So, if the "waveform" you are seeing is not the one expected, then there may be several underlying problems:
- the application is configuring the bluealsa pcm differently to its output pcm (in this case, perhaps the input is configured as 1 channel, but the application generating the waveform treats it as if it is 2 channels; or maybe 16000 rate is interpreted as 32000 or 48000 rate. Either of these would make the waveform appear "compressed" in the way you describe.
- the bluetooth system is "losing" 50% of the samples, with the losses regularly spaced throughout the stream so that the speech is still recognizable but "speeded up"
- bluealsa is reporting the rate to be 16000 or the channels to be 2, but in reality the stream sent by the remote device is only 8000 or 1 channel; or equivalently the application is ignoring the values reported by bluealsa and assuming the wrong rate or channels.

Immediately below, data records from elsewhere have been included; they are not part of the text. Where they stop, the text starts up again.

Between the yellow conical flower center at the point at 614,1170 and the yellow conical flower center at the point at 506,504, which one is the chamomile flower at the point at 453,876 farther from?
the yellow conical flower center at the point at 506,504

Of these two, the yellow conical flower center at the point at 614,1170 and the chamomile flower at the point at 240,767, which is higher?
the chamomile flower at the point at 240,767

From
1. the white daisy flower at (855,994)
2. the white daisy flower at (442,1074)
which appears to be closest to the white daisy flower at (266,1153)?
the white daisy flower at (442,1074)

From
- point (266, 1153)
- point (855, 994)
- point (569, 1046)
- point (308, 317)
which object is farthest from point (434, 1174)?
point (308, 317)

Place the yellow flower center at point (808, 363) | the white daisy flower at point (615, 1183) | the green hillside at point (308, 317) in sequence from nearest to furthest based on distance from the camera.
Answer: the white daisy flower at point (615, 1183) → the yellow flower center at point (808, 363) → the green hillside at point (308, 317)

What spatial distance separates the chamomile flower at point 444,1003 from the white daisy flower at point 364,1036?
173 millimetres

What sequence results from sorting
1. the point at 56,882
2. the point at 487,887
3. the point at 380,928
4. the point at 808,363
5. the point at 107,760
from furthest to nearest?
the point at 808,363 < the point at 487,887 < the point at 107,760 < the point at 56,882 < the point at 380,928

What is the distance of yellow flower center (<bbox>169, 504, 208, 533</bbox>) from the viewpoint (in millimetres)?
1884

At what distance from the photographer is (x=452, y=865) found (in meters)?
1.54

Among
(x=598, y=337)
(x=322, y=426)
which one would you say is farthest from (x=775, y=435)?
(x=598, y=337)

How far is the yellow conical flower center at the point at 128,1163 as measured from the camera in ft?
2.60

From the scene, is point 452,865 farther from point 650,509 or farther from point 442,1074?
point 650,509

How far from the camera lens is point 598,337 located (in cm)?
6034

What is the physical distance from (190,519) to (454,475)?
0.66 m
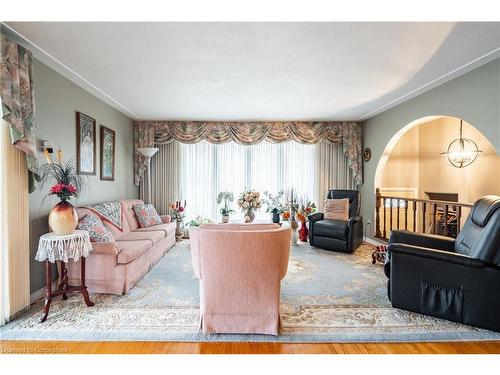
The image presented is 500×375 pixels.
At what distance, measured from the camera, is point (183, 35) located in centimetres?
238

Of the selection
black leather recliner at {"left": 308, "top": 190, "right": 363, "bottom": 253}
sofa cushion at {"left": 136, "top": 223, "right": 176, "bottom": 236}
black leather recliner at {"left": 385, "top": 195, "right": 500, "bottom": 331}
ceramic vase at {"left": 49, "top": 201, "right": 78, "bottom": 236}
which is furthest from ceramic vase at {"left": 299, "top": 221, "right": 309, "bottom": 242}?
ceramic vase at {"left": 49, "top": 201, "right": 78, "bottom": 236}

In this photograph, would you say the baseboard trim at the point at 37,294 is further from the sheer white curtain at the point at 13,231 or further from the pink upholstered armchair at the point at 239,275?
the pink upholstered armchair at the point at 239,275

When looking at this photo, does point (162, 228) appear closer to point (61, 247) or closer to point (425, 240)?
point (61, 247)

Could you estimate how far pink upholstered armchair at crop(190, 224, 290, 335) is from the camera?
1998 millimetres

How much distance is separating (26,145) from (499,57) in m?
4.76

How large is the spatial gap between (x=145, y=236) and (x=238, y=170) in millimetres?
2715

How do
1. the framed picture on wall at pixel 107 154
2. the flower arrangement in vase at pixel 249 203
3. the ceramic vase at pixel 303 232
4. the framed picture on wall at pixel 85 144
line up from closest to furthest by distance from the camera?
the framed picture on wall at pixel 85 144, the flower arrangement in vase at pixel 249 203, the framed picture on wall at pixel 107 154, the ceramic vase at pixel 303 232

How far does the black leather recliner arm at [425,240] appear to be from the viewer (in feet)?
9.62

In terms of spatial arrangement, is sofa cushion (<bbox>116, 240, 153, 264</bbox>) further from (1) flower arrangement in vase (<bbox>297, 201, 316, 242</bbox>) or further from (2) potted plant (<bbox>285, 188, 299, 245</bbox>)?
(1) flower arrangement in vase (<bbox>297, 201, 316, 242</bbox>)

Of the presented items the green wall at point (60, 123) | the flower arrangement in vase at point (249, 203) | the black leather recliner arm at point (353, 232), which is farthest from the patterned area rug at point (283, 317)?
the flower arrangement in vase at point (249, 203)

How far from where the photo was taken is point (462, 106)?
3.38 metres

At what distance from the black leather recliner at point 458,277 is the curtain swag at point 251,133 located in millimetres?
3390

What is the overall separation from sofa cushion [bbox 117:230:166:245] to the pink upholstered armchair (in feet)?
6.44
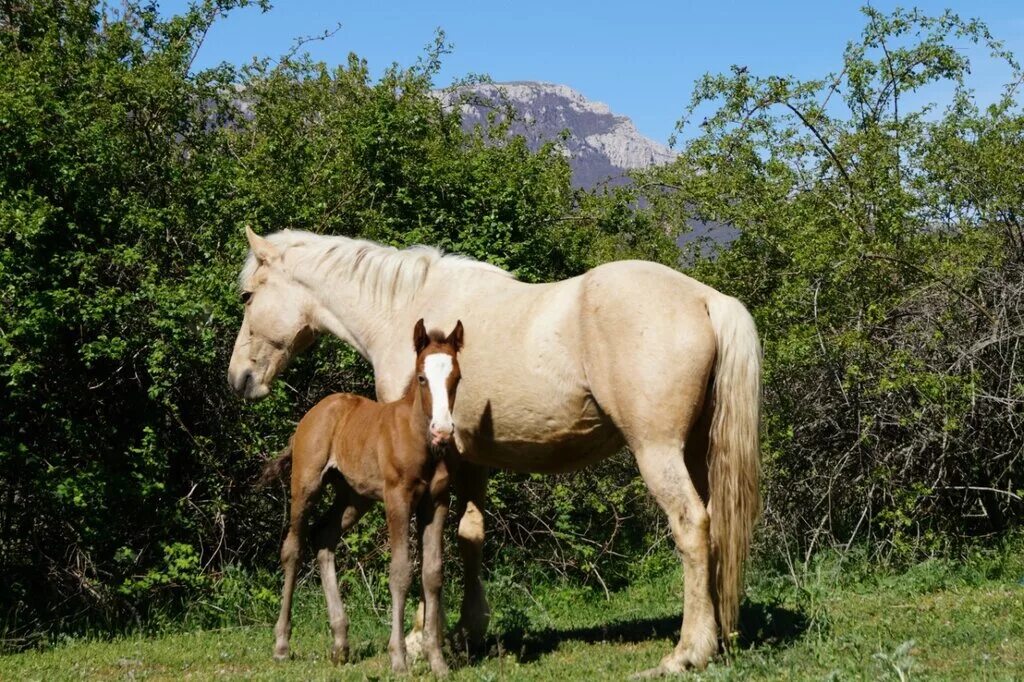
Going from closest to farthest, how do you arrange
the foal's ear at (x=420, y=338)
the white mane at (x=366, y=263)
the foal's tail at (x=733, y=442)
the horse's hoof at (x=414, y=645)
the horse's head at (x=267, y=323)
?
1. the foal's tail at (x=733, y=442)
2. the foal's ear at (x=420, y=338)
3. the horse's hoof at (x=414, y=645)
4. the white mane at (x=366, y=263)
5. the horse's head at (x=267, y=323)

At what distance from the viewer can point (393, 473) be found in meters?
6.06

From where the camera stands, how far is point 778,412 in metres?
9.01

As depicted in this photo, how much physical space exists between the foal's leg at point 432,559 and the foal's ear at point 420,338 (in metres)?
0.75

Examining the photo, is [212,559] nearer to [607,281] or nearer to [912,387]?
[607,281]

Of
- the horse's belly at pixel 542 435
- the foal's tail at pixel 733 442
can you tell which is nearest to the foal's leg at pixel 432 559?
the horse's belly at pixel 542 435

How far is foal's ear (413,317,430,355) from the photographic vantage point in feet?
19.5

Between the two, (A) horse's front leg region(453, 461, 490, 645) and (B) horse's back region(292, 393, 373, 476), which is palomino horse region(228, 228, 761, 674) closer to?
(A) horse's front leg region(453, 461, 490, 645)

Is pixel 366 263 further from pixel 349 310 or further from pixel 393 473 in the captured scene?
pixel 393 473

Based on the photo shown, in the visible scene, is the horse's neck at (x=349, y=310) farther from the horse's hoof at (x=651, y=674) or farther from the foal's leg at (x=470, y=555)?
the horse's hoof at (x=651, y=674)

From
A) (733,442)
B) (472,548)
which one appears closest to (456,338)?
(472,548)

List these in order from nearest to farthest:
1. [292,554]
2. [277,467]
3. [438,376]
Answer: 1. [438,376]
2. [292,554]
3. [277,467]

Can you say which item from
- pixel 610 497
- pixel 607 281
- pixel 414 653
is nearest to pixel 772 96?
pixel 610 497

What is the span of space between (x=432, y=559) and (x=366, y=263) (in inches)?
83.7

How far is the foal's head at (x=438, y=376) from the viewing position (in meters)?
5.54
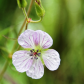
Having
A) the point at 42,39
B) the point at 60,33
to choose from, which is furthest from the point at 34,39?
the point at 60,33

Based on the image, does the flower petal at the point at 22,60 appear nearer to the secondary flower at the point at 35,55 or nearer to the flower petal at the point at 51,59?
the secondary flower at the point at 35,55

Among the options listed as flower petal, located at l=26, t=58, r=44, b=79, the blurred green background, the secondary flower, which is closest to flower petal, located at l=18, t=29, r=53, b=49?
the secondary flower

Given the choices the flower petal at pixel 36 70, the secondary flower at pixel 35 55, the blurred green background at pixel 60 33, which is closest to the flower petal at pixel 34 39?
the secondary flower at pixel 35 55

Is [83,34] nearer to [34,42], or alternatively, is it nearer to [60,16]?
[60,16]

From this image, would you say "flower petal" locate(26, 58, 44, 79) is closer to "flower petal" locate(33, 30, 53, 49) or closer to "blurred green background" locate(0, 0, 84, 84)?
"flower petal" locate(33, 30, 53, 49)

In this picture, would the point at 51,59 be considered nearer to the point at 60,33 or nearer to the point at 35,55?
the point at 35,55
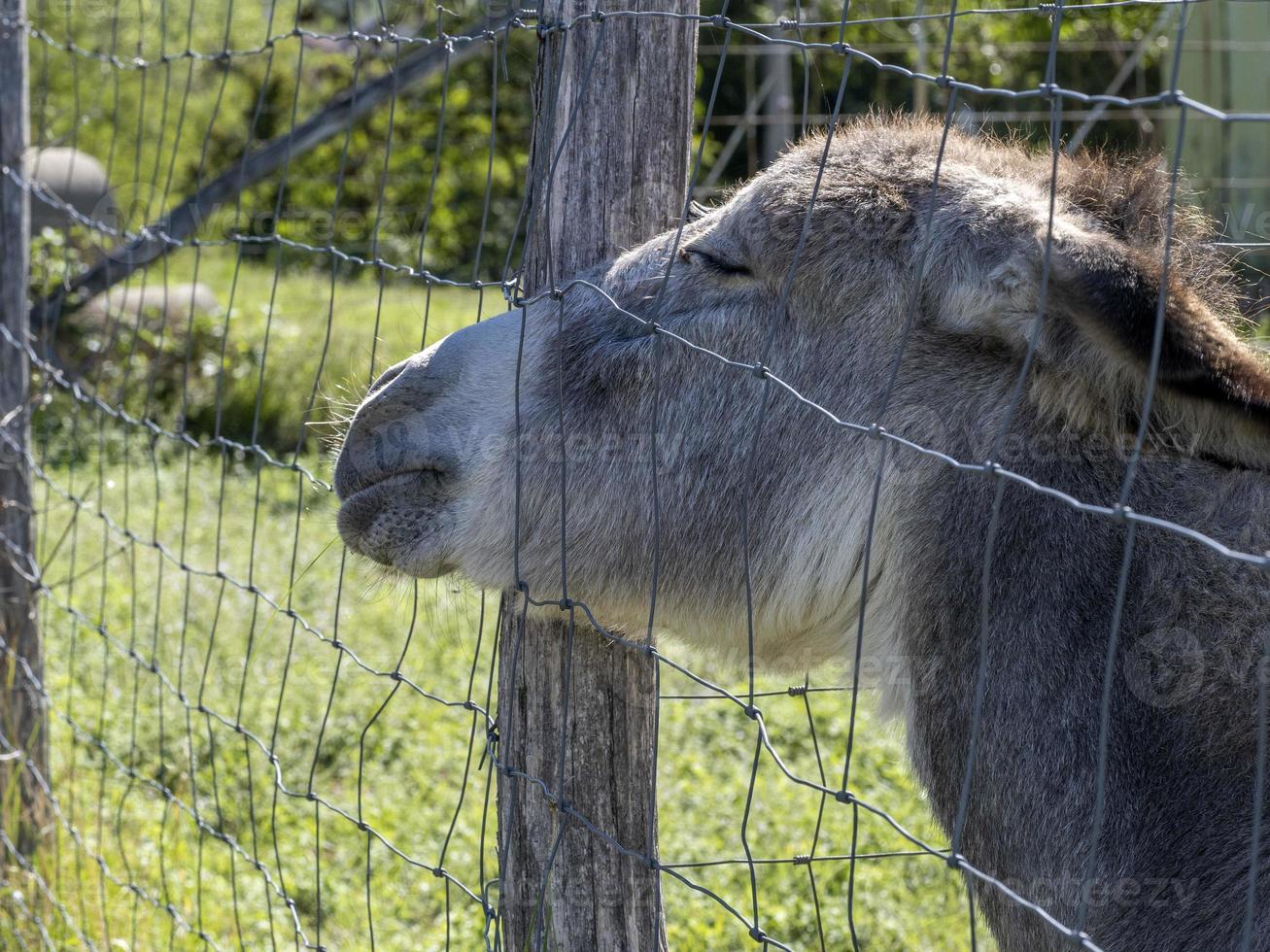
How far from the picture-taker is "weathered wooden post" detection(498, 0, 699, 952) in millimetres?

As to why this is only happening in 1 run out of 100, the only suggestion I can make is that there is a race somewhere in the system. I do not remember any similar reports for BlueALSA 3.1.0 (although that was 4 years ago, so I may have forgotten), and there are no current issues that appear comparable.
You can see the bluetooth audio parameters using
bluealsa-cli info <PCM-PATH>
or
bluealsa-aplay -L
Next time you get the "compressed" output, run one of those commands while the stream is still running just to check that you really are receiving mSBC 16000Hz 1channel from the remote device and use whatever debugging is available in your application to see how it has configured its output device (and what conversions it is making internally, if any).